Veja que não são seres “irracionais” que entendem as palavras de suas respectivas religiões de forma errônea e daí praticam absurdos. O monstro parece não precede o fundamentalista. Os dois são a mesma coisa. A explicação mais correta é que esses diversos escritos por se dizerem a palavra suprema rebaixam todas as outras palavras e por não aceitarem que a cultura e educação terrena estejam acima dos “desígnios” do sagrado perpetuam uma escala de valores em que a palavra divina é necessária, imprescindível e suficiente para a vida humana.
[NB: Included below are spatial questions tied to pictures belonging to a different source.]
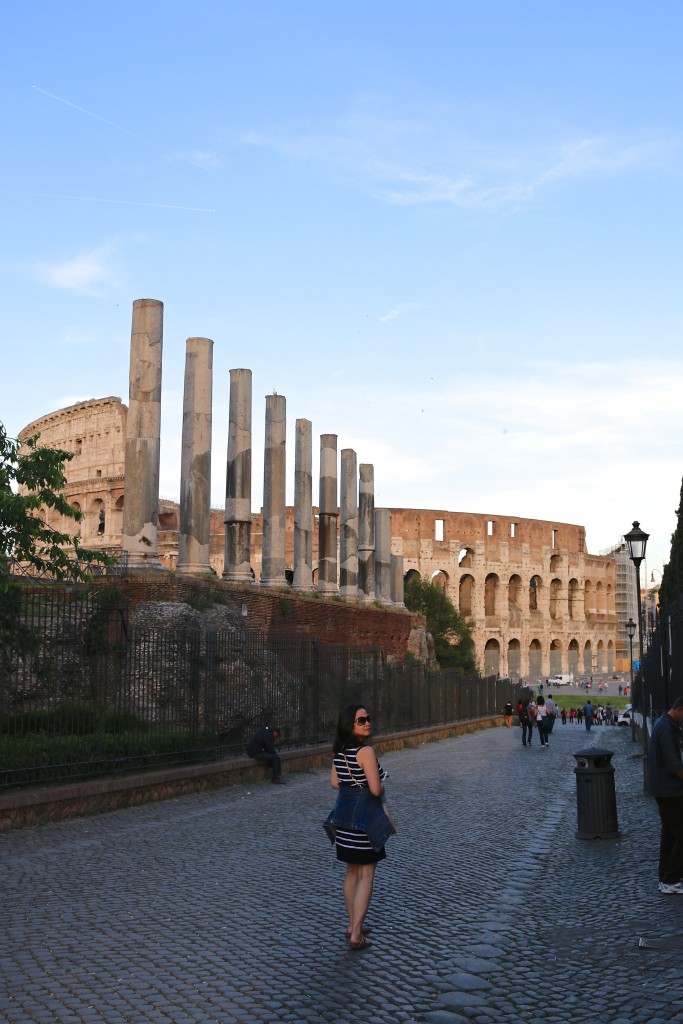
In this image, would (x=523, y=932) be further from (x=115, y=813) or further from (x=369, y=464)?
(x=369, y=464)

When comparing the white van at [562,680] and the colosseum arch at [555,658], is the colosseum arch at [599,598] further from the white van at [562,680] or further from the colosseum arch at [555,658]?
the white van at [562,680]

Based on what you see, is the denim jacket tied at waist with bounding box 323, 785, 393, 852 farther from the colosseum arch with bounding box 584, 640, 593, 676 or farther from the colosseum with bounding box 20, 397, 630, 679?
the colosseum arch with bounding box 584, 640, 593, 676

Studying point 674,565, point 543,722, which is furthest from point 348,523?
point 674,565

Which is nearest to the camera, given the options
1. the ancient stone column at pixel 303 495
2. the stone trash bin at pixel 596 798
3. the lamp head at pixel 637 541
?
the stone trash bin at pixel 596 798

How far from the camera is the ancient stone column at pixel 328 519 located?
98.3ft

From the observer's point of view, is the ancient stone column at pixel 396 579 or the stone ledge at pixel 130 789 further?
the ancient stone column at pixel 396 579

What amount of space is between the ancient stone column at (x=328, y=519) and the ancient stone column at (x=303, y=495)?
0.85 meters

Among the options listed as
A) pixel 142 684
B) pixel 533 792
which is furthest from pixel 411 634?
pixel 142 684

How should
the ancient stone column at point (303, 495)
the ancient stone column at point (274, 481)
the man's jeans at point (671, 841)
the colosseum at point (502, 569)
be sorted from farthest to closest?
the colosseum at point (502, 569) → the ancient stone column at point (303, 495) → the ancient stone column at point (274, 481) → the man's jeans at point (671, 841)

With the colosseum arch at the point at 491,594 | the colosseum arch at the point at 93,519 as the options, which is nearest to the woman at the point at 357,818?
the colosseum arch at the point at 93,519

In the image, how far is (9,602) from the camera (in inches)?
410

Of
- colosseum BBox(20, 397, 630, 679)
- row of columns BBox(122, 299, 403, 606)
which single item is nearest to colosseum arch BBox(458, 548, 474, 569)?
colosseum BBox(20, 397, 630, 679)

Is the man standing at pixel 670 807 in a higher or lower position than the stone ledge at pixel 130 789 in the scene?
higher

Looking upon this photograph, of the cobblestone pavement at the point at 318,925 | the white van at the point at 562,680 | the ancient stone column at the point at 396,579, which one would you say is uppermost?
the ancient stone column at the point at 396,579
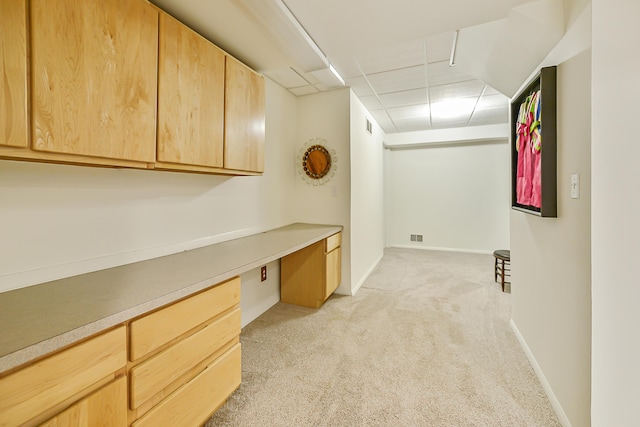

Para eles o Corão, o Pentateuco, a Bíblia e outros estão acima de Shakespeare, de Victor Hugo, de Einstein ou da ONU. Por óbvio, estão acima da Constituição, do Código Civil e da Declaração Universal dos Direitos Humanos ou mesmo da carta de amor que um muçulmano escreveu para uma judia, que um umbandista escreveu para uma evangélica. E, segundo eles, não há nenhuma necessidade de conhecer nada além da palavra de Deus. Esta palavra que não se ouve, escrita num livro que não se viu escrever, repetida por pessoas que não a levam como código de suas vidas tem mais poder que os pedidos de piedade, ajuda e justiça daqueles que você vê, sente e toca, daqueles que precisam e choram.

Não é verdade que a religião leva somente a ignorância. O mundo Bizantino (o que englobaria hoje a Turquia, por exemplo) foi centro de esclarecimento, pesquisas e cultura durante dos séculos V e XV d.C. O Islã provocou na península ibérica um desenvolvimento de universidades e trocas de saberes entre o oriente e ocidente sem precedentes entre os séculos IX e XV d.C. Mesmo durante a Idade Média, não podemos nos esquecer que Santo Agostinho é um dos filósofos mais conhecidos do mundo ocidental e era padre, tal qual Jean Bodin (Ciência Política e Direito), Gregor Mendel (Pai da Genética), Roger Bacon, Giordano Bruno, William Ockham e etc … Atualmente temos inúmeros padres cientistas que foram imprescindíveis para o desenvolvimento da ciência como Georges Lemaitre, Landell de Moura e etc. A lista é realmente longa. A questão é que enquanto a religião dominar o Estado ela decide quem é apto a conhecer o quê e exatamente o quê pode ser conhecido. Obviamente que a popularização do conhecimento (em um conhecimento livre) é inexistente e impensada.

Se tudo o que já foi falado ainda não é suficiente para que você entenda a necessidade de um Estado laico, talvez você seja religioso e pense que não há problema nos argumentos acima. Mas aí está também um erro. Se você é religioso deveria também exigir um Estado que não fosse religioso. Afinal você nunca saberá qual exatamente será a religião que estará no poder, qual será o líder e que linha de entendimento dessa mesma religião ele tem. Cristãos mataram cristãos durante a Idade Média, Idade Moderna e Idade Contemporânea na Europa. Muçulmanos chacinaram muçulmanos nas disputas entre califados e sultanatos, entre sunitas e xiitas e assim continuam fazendo. Judeus matam judeus de etnias e linhas religiosas diferentes. E mataram por serem os mortos cristãos, muçulmanos e islâmicos. Foi assim no passado e será assim sempre. O estado laico é a garantia que você poderá exercer seu credo, sua fé ou nenhuma fé sem que qualquer outro credo religião venham a se constituir como “poder de fato” e lhe retirem esse direito.

“Não acredite que aqueles que falam por Deus em seus ministérios continuarão fazendo quando assumirem o Estado. Não acredite num Deus que escolhe seus ministros para serem ricos e bem sucedidos e seus fiéis para receberem as migalhas. Não acredite que alguém que não consegue erradicar a pobreza da sua quadra enquanto enriquece aviltantemente vá resolver os problemas de um país todo. É muito mais provável que ele venha a ficar ainda mais rico e os problemas que já não eram resolvidos em nível local também não o sejam no âmbito nacional. A história mostra que não existe instituição religiosa pobre, não existe líder religioso que não esteja de mãos dadas com a riqueza terrena material. Já sua massa de fiéis continua sempre com a mesma vida, e as mesmas agruras. E isso desde Tutancâmon no Egito até Silas Malafaia hoje. Todos. Sem exceção”, afirma Fernando Horta, historiador, professor, doutorando em relações Internacionais UNB.